**EXERCISE REQUIREMENTS:** Each line of the listing below should come back exactly as it is.

**EXERCISE DATA:**
────────

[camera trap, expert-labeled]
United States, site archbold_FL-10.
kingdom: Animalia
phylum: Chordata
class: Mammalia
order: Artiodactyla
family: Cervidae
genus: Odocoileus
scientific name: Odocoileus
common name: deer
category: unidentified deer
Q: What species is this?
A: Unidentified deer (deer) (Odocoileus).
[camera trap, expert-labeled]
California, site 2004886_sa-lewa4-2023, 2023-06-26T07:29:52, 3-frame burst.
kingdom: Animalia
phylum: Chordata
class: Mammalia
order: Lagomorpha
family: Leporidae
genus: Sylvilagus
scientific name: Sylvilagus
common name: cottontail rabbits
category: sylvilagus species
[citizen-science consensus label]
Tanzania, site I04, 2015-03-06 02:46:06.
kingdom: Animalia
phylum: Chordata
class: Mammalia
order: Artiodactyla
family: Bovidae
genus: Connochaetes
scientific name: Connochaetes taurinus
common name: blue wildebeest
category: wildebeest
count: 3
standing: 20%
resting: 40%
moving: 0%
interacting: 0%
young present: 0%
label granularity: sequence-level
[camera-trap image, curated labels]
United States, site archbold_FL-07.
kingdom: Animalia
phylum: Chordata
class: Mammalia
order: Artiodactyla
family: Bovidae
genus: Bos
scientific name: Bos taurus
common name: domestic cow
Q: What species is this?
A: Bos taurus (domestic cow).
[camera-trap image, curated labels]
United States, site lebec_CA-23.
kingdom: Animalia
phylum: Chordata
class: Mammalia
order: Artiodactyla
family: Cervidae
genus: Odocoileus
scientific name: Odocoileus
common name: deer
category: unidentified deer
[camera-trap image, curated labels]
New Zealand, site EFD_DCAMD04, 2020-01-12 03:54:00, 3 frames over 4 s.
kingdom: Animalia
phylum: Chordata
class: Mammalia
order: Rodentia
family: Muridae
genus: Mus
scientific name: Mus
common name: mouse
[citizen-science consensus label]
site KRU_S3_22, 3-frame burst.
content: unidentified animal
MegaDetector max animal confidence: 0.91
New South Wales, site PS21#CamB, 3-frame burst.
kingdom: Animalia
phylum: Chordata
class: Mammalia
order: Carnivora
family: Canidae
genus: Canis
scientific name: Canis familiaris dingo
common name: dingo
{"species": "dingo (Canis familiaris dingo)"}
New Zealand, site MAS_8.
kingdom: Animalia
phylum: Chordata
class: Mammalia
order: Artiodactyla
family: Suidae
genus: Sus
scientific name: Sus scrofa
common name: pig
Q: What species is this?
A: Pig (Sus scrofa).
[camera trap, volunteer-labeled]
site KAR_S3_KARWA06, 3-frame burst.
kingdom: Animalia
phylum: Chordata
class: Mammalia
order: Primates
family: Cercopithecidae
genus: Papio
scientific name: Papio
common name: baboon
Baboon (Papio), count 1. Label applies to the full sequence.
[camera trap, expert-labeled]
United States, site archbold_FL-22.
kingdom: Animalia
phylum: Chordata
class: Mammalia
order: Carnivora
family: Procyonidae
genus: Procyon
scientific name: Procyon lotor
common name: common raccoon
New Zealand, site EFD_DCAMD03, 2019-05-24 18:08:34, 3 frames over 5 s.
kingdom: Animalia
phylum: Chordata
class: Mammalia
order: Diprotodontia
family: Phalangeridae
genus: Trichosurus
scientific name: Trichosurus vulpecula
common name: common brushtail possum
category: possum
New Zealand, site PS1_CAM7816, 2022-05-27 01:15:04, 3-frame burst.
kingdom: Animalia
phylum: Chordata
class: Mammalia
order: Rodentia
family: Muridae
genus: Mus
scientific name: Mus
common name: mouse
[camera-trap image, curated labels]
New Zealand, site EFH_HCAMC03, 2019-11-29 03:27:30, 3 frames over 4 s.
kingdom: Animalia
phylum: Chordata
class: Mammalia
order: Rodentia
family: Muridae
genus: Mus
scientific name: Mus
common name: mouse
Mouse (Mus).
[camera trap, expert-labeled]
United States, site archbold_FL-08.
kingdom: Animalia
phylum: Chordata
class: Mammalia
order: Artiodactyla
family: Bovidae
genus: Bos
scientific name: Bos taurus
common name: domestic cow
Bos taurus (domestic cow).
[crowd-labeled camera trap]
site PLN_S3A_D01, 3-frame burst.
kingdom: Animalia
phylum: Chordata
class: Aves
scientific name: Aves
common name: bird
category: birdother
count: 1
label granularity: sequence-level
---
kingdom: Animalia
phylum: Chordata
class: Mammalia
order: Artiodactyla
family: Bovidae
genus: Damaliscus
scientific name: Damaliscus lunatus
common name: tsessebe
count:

────────

**WRITTEN RESPONSE:**
[camera trap, expert-labeled]
United States, site archbold_FL-10.
kingdom: Animalia
phylum: Chordata
class: Mammalia
order: Artiodactyla
family: Cervidae
genus: Odocoileus
scientific name: Odocoileus
common name: deer
category: unidentified deer
Q: What species is this?
A: Unidentified deer (deer) (Odocoileus).
[camera trap, expert-labeled]
California, site 2004886_sa-lewa4-2023, 2023-06-26T07:29:52, 3-frame burst.
kingdom: Animalia
phylum: Chordata
class: Mammalia
order: Lagomorpha
family: Leporidae
genus: Sylvilagus
scientific name: Sylvilagus
common name: cottontail rabbits
category: sylvilagus species
[citizen-science consensus label]
Tanzania, site I04, 2015-03-06 02:46:06.
kingdom: Animalia
phylum: Chordata
class: Mammalia
order: Artiodactyla
family: Bovidae
genus: Connochaetes
scientific name: Connochaetes taurinus
common name: blue wildebeest
category: wildebeest
count: 3
standing: 20%
resting: 40%
moving: 0%
interacting: 0%
young present: 0%
label granularity: sequence-level
[camera-trap image, curated labels]
United States, site archbold_FL-07.
kingdom: Animalia
phylum: Chordata
class: Mammalia
order: Artiodactyla
family: Bovidae
genus: Bos
scientific name: Bos taurus
common name: domestic cow
Q: What species is this?
A: Bos taurus (domestic cow).
[camera-trap image, curated labels]
United States, site lebec_CA-23.
kingdom: Animalia
phylum: Chordata
class: Mammalia
order: Artiodactyla
family: Cervidae
genus: Odocoileus
scientific name: Odocoileus
common name: deer
category: unidentified deer
[camera-trap image, curated labels]
New Zealand, site EFD_DCAMD04, 2020-01-12 03:54:00, 3 frames over 4 s.
kingdom: Animalia
phylum: Chordata
class: Mammalia
order: Rodentia
family: Muridae
genus: Mus
scientific name: Mus
common name: mouse
[citizen-science consensus label]
site KRU_S3_22, 3-frame burst.
content: unidentified animal
MegaDetector max animal confidence: 0.91
New South Wales, site PS21#CamB, 3-frame burst.
kingdom: Animalia
phylum: Chordata
class: Mammalia
order: Carnivora
family: Canidae
genus: Canis
scientific name: Canis familiaris dingo
common name: dingo
{"species": "dingo (Canis familiaris dingo)"}
New Zealand, site MAS_8.
kingdom: Animalia
phylum: Chordata
class: Mammalia
order: Artiodactyla
family: Suidae
genus: Sus
scientific name: Sus scrofa
common name: pig
Q: What species is this?
A: Pig (Sus scrofa).
[camera trap, volunteer-labeled]
site KAR_S3_KARWA06, 3-frame burst.
kingdom: Animalia
phylum: Chordata
class: Mammalia
order: Primates
family: Cercopithecidae
genus: Papio
scientific name: Papio
common name: baboon
Baboon (Papio), count 1. Label applies to the full sequence.
[camera trap, expert-labeled]
United States, site archbold_FL-22.
kingdom: Animalia
phylum: Chordata
class: Mammalia
order: Carnivora
family: Procyonidae
genus: Procyon
scientific name: Procyon lotor
common name: common raccoon
New Zealand, site EFD_DCAMD03, 2019-05-24 18:08:34, 3 frames over 5 s.
kingdom: Animalia
phylum: Chordata
class: Mammalia
order: Diprotodontia
family: Phalangeridae
genus: Trichosurus
scientific name: Trichosurus vulpecula
common name: common brushtail possum
category: possum
New Zealand, site PS1_CAM7816, 2022-05-27 01:15:04, 3-frame burst.
kingdom: Animalia
phylum: Chordata
class: Mammalia
order: Rodentia
family: Muridae
genus: Mus
scientific name: Mus
common name: mouse
[camera-trap image, curated labels]
New Zealand, site EFH_HCAMC03, 2019-11-29 03:27:30, 3 frames over 4 s.
kingdom: Animalia
phylum: Chordata
class: Mammalia
order: Rodentia
family: Muridae
genus: Mus
scientific name: Mus
common name: mouse
Mouse (Mus).
[camera trap, expert-labeled]
United States, site archbold_FL-08.
kingdom: Animalia
phylum: Chordata
class: Mammalia
order: Artiodactyla
family: Bovidae
genus: Bos
scientific name: Bos taurus
common name: domestic cow
Bos taurus (domestic cow).
[crowd-labeled camera trap]
site PLN_S3A_D01, 3-frame burst.
kingdom: Animalia
phylum: Chordata
class: Aves
scientific name: Aves
common name: bird
category: birdother
count: 1
label granularity: sequence-level
---
kingdom: Animalia
phylum: Chordata
class: Mammalia
order: Artiodactyla
family: Bovidae
genus: Damaliscus
scientific name: Damaliscus lunatus
common name: tsessebe
count:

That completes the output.